A travers le thème de ces Assises, c’est le lieu de saluer le courage qui s’attache à l’exercice du métier de journaliste en temps de conflit. Car, de tout temps, des hommes et des femmes risquent leur vie et leur liberté pour informer vrai, en s’appuyant sur les normes éthiques de l’exactitude, de l’impartialité, de l’équité et de l’équilibre. Selon les chiffres de l’UNESCO, rien qu’en 2023, 65 journalistes ont été tués dans l’exercice de leurs fonctions, dont trente-huit dans des zones de conflit.
En outre, des questions se posent également quant à la pratique de votre métier par des blogueurs et autres activistes qui, pour autant, ne s’encombrent pas des normes qui encadrent la profession. Ainsi, ces Assises sont un nouveau départ pour de plus grands accomplissements en matière de renforcement de la démocratie, de préservation de la paix, de promotion d’un développement durable équitable, d’engagement contre le terrorisme, de défense de l’éducation et de la formation à l’ère du numérique, de démocratisation de l’accès aux services de santé.
« Le monde doit être meilleur avec la meilleure presse possible.
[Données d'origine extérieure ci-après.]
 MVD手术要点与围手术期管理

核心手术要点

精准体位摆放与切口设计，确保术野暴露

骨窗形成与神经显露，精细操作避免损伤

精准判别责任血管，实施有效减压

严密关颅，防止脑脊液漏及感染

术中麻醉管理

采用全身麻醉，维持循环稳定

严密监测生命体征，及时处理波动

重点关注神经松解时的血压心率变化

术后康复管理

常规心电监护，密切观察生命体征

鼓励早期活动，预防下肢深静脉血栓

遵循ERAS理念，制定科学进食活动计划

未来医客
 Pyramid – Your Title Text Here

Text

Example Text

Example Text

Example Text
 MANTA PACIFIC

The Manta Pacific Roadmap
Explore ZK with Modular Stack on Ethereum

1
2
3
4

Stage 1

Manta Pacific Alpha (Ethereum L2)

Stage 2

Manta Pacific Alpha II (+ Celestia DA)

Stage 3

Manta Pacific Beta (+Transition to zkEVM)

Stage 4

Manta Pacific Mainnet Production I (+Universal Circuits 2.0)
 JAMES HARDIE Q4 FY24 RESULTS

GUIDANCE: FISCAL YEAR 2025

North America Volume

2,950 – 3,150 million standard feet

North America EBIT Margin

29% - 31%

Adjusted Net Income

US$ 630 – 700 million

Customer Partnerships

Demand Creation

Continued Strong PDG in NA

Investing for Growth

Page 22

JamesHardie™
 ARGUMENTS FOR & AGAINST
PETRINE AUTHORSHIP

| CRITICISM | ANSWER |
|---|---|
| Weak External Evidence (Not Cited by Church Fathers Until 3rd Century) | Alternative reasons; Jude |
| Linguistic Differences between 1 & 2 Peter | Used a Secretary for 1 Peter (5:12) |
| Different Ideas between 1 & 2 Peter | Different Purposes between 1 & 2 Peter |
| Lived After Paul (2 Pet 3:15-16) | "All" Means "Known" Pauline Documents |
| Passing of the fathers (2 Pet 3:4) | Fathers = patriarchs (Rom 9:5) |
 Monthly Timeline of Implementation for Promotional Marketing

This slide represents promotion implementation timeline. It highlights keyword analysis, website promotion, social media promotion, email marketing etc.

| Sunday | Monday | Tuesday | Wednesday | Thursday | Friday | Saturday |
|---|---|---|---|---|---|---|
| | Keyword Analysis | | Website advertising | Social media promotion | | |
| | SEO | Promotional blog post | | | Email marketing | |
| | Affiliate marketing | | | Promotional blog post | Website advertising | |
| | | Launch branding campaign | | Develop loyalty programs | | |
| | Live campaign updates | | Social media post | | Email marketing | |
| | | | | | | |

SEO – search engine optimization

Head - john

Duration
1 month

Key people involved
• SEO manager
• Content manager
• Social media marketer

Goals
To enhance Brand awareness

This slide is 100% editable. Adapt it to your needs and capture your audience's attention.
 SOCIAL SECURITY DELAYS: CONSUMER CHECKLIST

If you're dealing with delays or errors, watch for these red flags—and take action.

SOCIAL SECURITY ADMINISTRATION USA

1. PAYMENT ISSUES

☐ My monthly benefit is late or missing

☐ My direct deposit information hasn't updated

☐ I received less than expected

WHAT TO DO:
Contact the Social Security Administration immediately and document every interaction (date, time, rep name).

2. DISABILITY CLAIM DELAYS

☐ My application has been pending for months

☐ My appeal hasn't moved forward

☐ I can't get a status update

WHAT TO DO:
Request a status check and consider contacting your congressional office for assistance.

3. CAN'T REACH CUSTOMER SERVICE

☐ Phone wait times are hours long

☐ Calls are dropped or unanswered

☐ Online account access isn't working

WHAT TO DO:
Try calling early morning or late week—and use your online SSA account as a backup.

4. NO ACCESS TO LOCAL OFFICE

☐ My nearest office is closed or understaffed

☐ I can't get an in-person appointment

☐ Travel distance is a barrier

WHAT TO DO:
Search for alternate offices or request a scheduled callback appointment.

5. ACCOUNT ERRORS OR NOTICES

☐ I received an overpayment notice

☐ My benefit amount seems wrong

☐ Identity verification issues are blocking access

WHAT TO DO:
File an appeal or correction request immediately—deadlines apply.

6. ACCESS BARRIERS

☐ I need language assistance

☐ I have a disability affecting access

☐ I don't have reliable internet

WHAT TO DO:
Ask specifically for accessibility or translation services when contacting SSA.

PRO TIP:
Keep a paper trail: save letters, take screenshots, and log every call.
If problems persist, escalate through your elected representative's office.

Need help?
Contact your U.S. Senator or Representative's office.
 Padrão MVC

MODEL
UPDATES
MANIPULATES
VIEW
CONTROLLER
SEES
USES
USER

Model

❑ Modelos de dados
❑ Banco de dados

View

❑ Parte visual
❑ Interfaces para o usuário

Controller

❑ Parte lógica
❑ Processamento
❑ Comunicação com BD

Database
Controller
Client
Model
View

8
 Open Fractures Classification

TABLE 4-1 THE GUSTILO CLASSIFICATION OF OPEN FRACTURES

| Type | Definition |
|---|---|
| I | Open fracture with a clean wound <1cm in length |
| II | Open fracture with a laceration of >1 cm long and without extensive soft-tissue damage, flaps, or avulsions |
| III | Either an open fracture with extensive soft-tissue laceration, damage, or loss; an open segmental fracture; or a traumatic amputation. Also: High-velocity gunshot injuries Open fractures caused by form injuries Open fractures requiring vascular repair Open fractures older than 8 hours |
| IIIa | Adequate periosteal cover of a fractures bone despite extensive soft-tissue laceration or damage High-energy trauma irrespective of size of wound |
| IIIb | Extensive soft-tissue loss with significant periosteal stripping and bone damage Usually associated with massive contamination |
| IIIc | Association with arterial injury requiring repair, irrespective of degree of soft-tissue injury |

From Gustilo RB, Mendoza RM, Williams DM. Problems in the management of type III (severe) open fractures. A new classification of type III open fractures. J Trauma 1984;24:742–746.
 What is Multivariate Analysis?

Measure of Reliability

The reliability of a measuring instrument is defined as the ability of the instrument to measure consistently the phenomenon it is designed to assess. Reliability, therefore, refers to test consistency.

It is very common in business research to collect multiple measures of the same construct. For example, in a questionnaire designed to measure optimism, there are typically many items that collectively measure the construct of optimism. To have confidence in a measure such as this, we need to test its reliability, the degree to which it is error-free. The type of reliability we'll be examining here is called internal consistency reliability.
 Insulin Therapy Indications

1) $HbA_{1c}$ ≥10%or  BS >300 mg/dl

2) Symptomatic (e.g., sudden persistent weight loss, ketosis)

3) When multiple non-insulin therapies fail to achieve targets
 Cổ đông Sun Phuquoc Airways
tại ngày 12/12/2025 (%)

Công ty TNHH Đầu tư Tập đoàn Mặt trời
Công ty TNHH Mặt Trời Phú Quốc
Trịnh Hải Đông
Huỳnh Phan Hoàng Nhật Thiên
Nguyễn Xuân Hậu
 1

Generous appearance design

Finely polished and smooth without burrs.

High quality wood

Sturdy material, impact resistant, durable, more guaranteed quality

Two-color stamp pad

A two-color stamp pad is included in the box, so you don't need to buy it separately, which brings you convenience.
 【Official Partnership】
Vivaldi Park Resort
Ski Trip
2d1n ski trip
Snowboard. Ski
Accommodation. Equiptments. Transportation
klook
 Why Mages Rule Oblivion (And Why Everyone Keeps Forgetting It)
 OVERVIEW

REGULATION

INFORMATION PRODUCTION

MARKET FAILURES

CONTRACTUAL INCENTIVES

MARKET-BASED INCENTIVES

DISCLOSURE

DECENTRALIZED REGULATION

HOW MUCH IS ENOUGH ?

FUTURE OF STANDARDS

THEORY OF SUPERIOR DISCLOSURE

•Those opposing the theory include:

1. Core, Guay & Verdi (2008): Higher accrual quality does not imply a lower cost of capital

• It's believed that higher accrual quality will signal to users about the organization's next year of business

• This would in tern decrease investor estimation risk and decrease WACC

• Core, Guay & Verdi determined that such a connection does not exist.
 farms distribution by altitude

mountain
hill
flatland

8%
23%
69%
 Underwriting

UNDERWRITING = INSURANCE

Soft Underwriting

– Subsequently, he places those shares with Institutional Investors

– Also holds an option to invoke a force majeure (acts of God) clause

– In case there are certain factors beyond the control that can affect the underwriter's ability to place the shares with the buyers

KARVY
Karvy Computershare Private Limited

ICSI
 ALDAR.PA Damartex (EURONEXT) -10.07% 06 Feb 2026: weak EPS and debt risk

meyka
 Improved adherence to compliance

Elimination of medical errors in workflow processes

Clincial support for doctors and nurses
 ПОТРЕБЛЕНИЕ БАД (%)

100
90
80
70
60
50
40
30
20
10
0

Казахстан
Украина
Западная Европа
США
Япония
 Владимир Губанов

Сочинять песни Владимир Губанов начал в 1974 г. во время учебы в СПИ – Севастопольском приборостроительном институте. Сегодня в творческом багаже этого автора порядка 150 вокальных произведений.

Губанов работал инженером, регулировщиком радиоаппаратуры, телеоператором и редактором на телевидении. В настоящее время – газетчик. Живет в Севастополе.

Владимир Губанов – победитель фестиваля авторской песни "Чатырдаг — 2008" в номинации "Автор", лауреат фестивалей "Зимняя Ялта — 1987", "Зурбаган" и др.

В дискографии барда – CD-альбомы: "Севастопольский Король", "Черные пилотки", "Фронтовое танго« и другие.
C’est la conviction de l’Union de la Presse francophone-Section sénégalaise dans la continuité des principes de l’Union internationale de la Presse francophone. La transformation qualitative de la relation du monde à la culture de la paix passe par la diffusion d’une information inspirant des valeurs comme la stabilité, la tolérance mutuelle, la justice sociale, l’accès équitable aux services sociaux, la préservation des équilibres institutionnels et la solidarité. Le destin du monde francophone n’est pas dans la terreur. Il est plutôt dans la ferveur des belles fraternités » a déclaré Abdoulaye THIAM, Président de l’UPF-Section Sénégal.